Given: Two continuous multivariate probability distributions, expressed as mixture models (possibly, but not necessarily, Gaussian Mixture Models)
Desired Output: The Hellinger Distance between the two probability distributions. The probability distributions then to be used to generate data streams.
Constraints: I would like to code this in Java, for implementation with the MOA framework. With Java it is possible to import the Apache Commons Math classes, but if need be, I can implement this in another language and save the output as ARFF files.
What I know so far: The Hellinger distance expresses the similarity between two probability distributions. From Wikipedia I know that if we define the Hellinger distance in terms of elementary probability theory, we simply have two probability density functions:
If we denote the densities as $f$ and $g$, respectively, the squared Hellinger distance can be expressed as a standard calculus integral: $H^2(f,g)=\frac{1}{2}\int(\sqrt{f(x)}-\sqrt{g(x)})^2dx$.

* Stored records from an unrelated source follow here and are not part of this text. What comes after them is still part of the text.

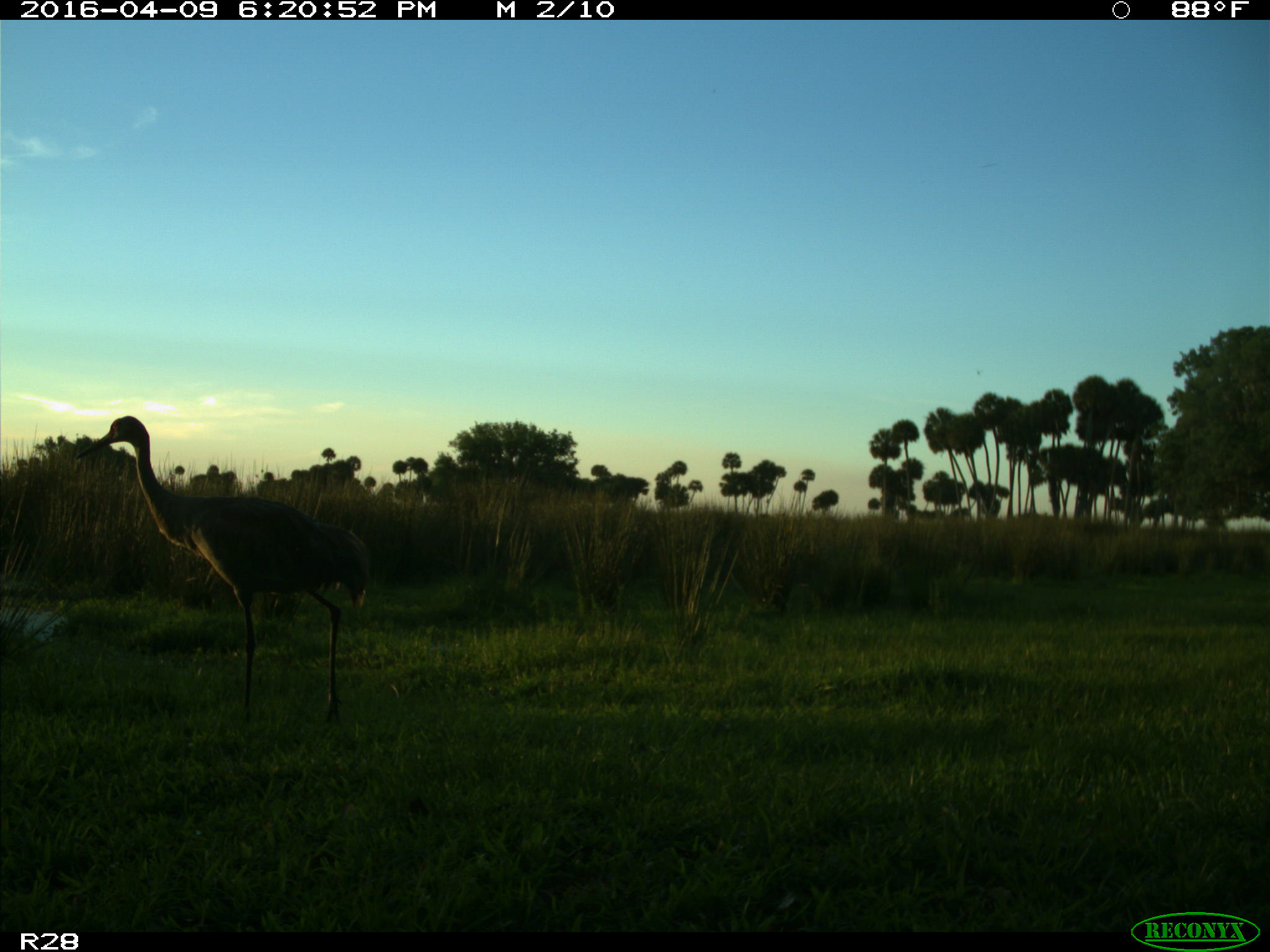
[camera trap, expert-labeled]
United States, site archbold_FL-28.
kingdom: Animalia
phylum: Chordata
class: Aves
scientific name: Aves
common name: birds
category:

This definition is the most interpretable to me that I have found and seems like it will lend itself to both the construction of the mixture models by a computer and the calculation of the Hellinger distance by a computer.
Questions:
Is there a way to express this form of the Hellinger Distance that lends itself to easy (or at least natural) computation by a computer?
Is there another way of framing the calculation that would be more natural?
Can all of this be sidestepped and the Hellinger Distance approximated using sampling?